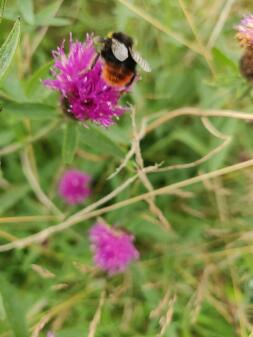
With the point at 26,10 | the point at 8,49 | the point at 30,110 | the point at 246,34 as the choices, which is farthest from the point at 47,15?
the point at 246,34

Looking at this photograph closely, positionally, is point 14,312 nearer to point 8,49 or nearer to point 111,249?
point 111,249

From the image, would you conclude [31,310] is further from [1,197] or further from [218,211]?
[218,211]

----

Yukarıdaki kayıtların tamamını "photograph" sözcüğünün yerine "image" koyarak yeniden yazınız; başka hiçbir şeyi değiştirmeyiniz. Resimleri yanıtınıza dahil etmeyiniz.

With the point at 26,10 | the point at 8,49 | the point at 30,110 | the point at 246,34 as the choices, which is farthest from the point at 47,15?
the point at 246,34

Looking at this image closely, positionally, is point 14,312 nearer to point 8,49 or nearer to point 111,249?
point 111,249

From the image, would you conclude [31,310] is further from [1,197] or further from [218,211]?
[218,211]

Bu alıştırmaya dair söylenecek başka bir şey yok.